**Source extract**:
## Begin

This assertion should be carefully justified, as there is at least one paper addressing low-bit training in distributed setups, which is not referenced here. Therefore, calling it the "first successful attempt" seems unsupported.

Mishchenko, Konstantin, et al. "IntSGD: Adaptive floatless compression of stochastic gradients." arXiv preprint arXiv:2102.08374 (2021).

A further troubling statement is:
"We demonstrate in theory that federated learning with gradient quantization achieves an equivalent convergence rate to the standard FedAvg algorithm with sufficiently large number of communication rounds and further empirically verify the convergence rate."
This analysis, found in the contribution section, heavily relies on Assumption 4.2, which states that gradient quantization at each client is equivalent to introducing Gaussian noise. This assumption is quite restrictive and not realistic in practical scenarios. In contrast, the analysis of FedAvg does not rely on assumptions about the distribution, making the comparison of convergence rates less valid and the statement potentially misleading.

方法与评估标准

The proposed method appears to be well-founded, with the authors employing both theoretical analysis and experimental results to evaluate its effectiveness.

## End

**Given instruction A**:
Answer these questions from the review excerpt:
(i) Which paper does the reviewer cite as addressing low-bit training in distributed setups?
(ii) What does Assumption 4.2 state?
(iii) What two means did the authors use to evaluate the proposed method?
**Given instruction B**: Can you write out everything in the review excerpt from "This assertion should" down to "preprint arXiv:2102.08374 (2021).", word for word?
The material after this point is separate from the review excerpt.

**Material shown**:

## Begin

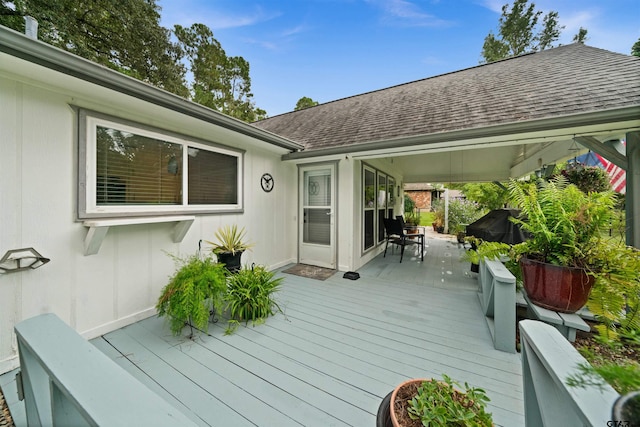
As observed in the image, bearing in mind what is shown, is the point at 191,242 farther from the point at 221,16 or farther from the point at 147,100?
the point at 221,16

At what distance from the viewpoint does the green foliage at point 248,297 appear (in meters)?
2.68

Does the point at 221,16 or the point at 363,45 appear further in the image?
the point at 363,45

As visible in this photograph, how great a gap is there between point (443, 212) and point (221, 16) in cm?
1099

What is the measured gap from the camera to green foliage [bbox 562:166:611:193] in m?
3.84

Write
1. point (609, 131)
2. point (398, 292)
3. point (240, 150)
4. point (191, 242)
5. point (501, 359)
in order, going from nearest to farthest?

## End

**Correct output A**:
(i) "IntSGD: Adaptive floatless compression of stochastic gradients" by Konstantin Mishchenko et al., arXiv:2102.08374 (2021).
(ii) Gradient quantization at each client is equivalent to introducing Gaussian noise.
(iii) Theoretical analysis and experimental results.

**Correct output B**:
This assertion should be carefully justified, as there is at least one paper addressing low-bit training in distributed setups, which is not referenced here. Therefore, calling it the "first successful attempt" seems unsupported.

Mishchenko, Konstantin, et al. "IntSGD: Adaptive floatless compression of stochastic gradients." arXiv preprint arXiv:2102.08374 (2021).